Und auch alle notwendigen Werbemittel dafür realisierten: Neben dem umfangreichen und erfreulich detailliertem Prospekt, gibt es (von manchen Wanderenthusiasten gerade aus der Region) auch eine noch ausführlichere Webpräsenz (www.frei-gang.org) – auf der auch alle Karten, Wegbeschreibungen und der Prospekt heruntergeladen werden können.

Die Hoffnung, die hinter diesem immensen Organisations-Einsatz steckt: "Mit den neuen, alternativen Routen der ›Frei.Gänge‹ soll auch die Situation auf den bekannten Wanderwegen der Region in den Spitzenzeiten etwas entzerrt werden." Denn – wir stecken alle nach wie vor in der Pandemie. Auch in der Natur, beim Wandern sind die 1,5 Meter Mindestabstand zu anderen Personen unbedingt einzuhalten – weshalb es gelte, die immer mehr Wanderlustigen, die auch immer jünger werden, in der Region "besser zu verteilen". Auch, um die aus der neuen Wanderwelle resultierenden "Herausforderungen" für die Menschen, die hier wohnen, auf ein erträgliches Maß zu halten. Es nütze ja nichts, wenn immer mehr Menschen zur Naherholung in den Nordschwarzwald kämen, wenn dadurch die Lebensqualität der Menschen, die hier jeden Tag lebten, leiden würde. Dann sei irgendwann die Erholung für alle gefährdet.

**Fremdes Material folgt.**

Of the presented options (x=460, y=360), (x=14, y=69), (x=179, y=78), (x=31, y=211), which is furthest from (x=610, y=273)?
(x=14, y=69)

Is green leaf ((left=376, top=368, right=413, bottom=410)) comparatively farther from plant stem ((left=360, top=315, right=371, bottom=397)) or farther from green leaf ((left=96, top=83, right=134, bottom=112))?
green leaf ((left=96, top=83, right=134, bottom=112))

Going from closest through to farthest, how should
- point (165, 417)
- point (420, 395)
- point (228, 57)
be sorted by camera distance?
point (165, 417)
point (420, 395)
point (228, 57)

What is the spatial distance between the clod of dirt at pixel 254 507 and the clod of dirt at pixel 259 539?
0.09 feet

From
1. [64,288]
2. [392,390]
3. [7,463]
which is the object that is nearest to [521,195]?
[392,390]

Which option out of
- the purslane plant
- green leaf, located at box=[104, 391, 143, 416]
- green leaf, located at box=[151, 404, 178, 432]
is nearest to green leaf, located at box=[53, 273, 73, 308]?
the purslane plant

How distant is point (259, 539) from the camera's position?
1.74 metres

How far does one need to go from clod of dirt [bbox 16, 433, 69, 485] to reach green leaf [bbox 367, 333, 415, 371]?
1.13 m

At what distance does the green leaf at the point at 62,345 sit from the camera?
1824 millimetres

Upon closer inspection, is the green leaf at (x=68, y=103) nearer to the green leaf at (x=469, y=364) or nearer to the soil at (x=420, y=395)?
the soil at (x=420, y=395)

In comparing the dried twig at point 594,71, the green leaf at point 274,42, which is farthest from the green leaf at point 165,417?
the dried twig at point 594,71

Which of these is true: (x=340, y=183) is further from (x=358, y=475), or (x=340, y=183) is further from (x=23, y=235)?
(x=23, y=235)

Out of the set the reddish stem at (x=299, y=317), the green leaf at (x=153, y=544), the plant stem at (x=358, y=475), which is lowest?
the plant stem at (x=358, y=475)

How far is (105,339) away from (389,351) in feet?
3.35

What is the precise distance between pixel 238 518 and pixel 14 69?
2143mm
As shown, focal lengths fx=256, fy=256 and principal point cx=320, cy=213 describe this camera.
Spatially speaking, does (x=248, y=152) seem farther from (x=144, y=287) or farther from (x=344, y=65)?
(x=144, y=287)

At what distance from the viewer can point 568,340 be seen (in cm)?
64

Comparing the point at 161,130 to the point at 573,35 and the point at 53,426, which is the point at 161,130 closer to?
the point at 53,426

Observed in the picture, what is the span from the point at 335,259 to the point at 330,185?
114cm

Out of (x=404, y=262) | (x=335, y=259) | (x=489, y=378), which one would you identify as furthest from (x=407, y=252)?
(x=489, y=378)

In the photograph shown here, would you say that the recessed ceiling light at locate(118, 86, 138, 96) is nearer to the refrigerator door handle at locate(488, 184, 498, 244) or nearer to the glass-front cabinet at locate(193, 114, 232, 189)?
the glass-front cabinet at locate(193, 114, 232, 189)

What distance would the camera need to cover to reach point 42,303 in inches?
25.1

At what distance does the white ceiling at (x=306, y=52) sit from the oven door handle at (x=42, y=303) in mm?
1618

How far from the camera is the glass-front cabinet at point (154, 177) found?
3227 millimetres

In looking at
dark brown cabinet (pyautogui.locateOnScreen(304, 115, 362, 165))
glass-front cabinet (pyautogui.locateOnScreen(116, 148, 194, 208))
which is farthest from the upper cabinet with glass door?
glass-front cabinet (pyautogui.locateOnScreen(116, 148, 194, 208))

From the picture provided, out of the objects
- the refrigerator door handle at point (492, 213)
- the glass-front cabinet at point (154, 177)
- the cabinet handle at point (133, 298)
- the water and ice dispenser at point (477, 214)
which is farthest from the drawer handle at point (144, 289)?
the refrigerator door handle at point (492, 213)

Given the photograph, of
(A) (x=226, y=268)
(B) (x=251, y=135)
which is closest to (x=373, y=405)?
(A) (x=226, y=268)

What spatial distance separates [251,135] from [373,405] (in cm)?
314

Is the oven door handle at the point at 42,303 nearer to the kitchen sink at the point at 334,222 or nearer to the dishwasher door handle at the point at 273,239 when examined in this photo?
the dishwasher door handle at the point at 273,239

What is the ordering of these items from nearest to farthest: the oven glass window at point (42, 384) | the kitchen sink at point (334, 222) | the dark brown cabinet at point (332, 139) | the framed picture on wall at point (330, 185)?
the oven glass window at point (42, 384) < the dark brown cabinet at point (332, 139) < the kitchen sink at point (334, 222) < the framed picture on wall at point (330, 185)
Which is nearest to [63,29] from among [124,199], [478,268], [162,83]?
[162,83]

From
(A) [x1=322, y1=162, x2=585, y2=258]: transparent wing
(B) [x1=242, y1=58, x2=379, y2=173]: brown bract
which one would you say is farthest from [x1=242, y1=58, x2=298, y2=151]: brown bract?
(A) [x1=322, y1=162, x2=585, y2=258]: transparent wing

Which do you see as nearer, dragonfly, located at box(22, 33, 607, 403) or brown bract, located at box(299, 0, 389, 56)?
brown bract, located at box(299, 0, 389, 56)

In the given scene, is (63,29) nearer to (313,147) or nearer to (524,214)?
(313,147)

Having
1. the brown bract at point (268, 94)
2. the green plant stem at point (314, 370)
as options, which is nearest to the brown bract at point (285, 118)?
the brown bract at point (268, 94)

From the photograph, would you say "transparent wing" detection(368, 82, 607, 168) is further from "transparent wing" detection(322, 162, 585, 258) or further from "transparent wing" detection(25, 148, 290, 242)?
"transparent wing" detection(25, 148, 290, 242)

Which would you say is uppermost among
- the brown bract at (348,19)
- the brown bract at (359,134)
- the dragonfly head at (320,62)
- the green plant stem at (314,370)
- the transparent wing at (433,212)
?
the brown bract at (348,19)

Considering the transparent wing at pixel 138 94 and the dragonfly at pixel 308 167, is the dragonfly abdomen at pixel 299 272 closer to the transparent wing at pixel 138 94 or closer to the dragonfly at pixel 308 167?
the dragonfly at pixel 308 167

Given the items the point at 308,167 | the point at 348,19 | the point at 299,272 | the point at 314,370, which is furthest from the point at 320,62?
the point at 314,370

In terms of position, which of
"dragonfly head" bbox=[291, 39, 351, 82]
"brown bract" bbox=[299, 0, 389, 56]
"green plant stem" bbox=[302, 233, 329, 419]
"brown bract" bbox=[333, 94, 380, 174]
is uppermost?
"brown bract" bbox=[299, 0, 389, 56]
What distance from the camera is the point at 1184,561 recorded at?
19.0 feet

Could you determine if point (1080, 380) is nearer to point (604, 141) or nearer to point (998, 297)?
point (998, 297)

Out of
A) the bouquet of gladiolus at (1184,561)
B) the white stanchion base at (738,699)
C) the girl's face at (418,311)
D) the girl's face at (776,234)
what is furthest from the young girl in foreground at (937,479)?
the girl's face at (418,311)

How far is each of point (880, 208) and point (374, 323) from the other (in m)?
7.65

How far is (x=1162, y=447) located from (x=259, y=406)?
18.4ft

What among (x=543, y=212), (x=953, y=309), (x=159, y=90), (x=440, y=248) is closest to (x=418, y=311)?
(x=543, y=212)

Noch ein Tipp der Tourismus-Profis: Vielleicht nicht unbedingt an einem Wochenende die neuen, tollen Routen erkunden – sondern "an einem freien Wochentag", wenn mutmaßlich der Andrang nicht gar so groß sein würde. Und eine unbedingte Bitte: Alles, was zu einer Wanderung in die Natur "mitgebracht" werde, auch immer unbedingt wieder mit nach Hause nehmen. "Damit auch die Nächsten sich über ihre ›Frei.Gänge‹ wirklich unbeschwert freuen können", heißt es.